Sanner hopes a new housing study conducted by the city, county and the Sheridan Economic and Educational Development Authority will be the first step in finding that solution. The study starts next month and should be completed by the fall, Sanner said.
The study, which particularly focuses on housing needs in the municipalities of Sheridan, Dayton and Ranchester, will consider community demographics and current housing inventory to determine what types of housing are especially needed, Sanner said.
“Data drives decisions,” Sanner said. “So the study is an important step for us when considering housing needs in the city.”
The last county-wide housing study was completed in 2006, according to SEEDA Administrator Robert Briggs. That study left local governments with several housing goals including providing a full range of housing choices in Sheridan County; promoting the preservation and affordability of existing housing stock; creating innovative partnerships between government and the private sector; and facilitating and supporting housing activities carried out by community groups and individuals.
For each goal, there were action steps, Briggs said. For example, the “full range of housing choices” goal included such action items including developing a first-time homebuyer down-payment assistance program and developing a 24-to-48-unit mixed income rental complex.
Progress has been made on some of these action steps, while others have stalled out, Briggs said.
“Some of the action steps have been tackled by the community over time, some have changed over time and some are still part of the community dialogue 15 years later,” Briggs said.
While the new study is yet to be completed, Sanner has his own theories about what needs may be identified.
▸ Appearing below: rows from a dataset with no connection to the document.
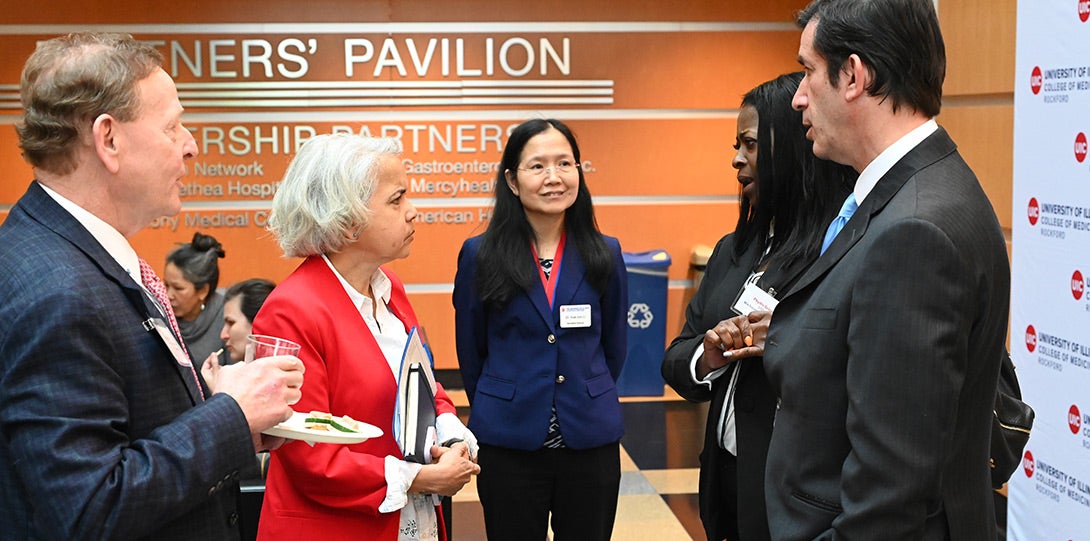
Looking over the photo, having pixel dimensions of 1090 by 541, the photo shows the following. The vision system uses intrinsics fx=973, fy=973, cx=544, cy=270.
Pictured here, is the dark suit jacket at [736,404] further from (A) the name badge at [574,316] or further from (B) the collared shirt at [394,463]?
(B) the collared shirt at [394,463]

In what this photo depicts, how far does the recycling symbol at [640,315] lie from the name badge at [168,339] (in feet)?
19.3

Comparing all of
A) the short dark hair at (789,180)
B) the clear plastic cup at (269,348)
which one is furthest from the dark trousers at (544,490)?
the clear plastic cup at (269,348)

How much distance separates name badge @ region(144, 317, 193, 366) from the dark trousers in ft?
5.37

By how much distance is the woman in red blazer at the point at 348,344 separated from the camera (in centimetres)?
211

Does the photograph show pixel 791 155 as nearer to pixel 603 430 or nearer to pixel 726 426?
pixel 726 426

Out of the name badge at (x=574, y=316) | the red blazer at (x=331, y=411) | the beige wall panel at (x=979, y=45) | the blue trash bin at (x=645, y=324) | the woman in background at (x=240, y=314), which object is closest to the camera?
the red blazer at (x=331, y=411)

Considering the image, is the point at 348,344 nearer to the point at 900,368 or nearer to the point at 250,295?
the point at 900,368

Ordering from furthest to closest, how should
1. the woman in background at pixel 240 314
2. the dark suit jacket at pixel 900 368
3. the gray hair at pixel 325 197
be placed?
1. the woman in background at pixel 240 314
2. the gray hair at pixel 325 197
3. the dark suit jacket at pixel 900 368

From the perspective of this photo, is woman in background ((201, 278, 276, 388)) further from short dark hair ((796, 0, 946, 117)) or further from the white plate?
short dark hair ((796, 0, 946, 117))

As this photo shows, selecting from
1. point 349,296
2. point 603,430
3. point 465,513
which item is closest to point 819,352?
point 349,296

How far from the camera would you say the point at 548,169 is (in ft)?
10.6

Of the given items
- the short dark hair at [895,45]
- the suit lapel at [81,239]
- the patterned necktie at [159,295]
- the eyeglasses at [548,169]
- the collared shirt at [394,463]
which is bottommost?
the collared shirt at [394,463]

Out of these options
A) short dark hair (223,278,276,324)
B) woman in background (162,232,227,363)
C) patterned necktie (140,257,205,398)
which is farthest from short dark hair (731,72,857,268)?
woman in background (162,232,227,363)

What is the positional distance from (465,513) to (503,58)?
3847mm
“Every citizen has a housing life cycle, right?” Sanner said. “Most of us grow up in a single-family home before moving into an apartment, and then maybe a townhome. When you’re ready to have a family of your own, you move back into a single-family home, and when the kids move out, many folks move into senior housing. From what I’ve heard from people, our inventory is pretty well-stocked on the properties on either side of that cycle. What we’re really missing is the stuff in the middle of the cycle, the apartments and the townhomes.”
Those types of properties are an important element of “attainable housing,” which has long been a buzzword for local governments. The primary focus of “attainable housing,” according to Sanner is to provide housing that makes sense for lower-income earners in the community.
The city has made strides recently in its attainable housing quest, Sanner said. Of the 286 lots expected to be available in the next year, 120 — including the 57-lot Cottonwood Subdivision and the 63-lot Riverstone Subdivision — will be dedicated to attainable housing options in the community, Sanner said.
Still, there is work to be done, and Sanner hopes the study will provide local government with some steps they can take to make attainable housing development more attractive and accessible for local developers, such as providing financial incentives for creating certain types of properties, like apartments and townhomes.
Clark sees attainable housing development as an important service to the community but understands why some land developers don’t want to get involved in it. It’s expensive work — partially due to the cost of installing infrastructure, such as sewer and water systems. That’s an area where local governments can help, Clark said.
“All the entities that can help need to step up and meet us halfway on these infrastructure costs. In my mind, that’s what is really slowing development, Clark said”
With high construction costs and high demand driving up the cost of local properties, the need for attainable housing has never been more urgent, according to Clark. She expressed hope the survey would allow the city and county to come together and develop permanent solutions to a long-standing community problem.
“We can’t just do studies and talk,” Clark said. “At some point, we have to make something happen. It’s a problem that needs to be addressed.”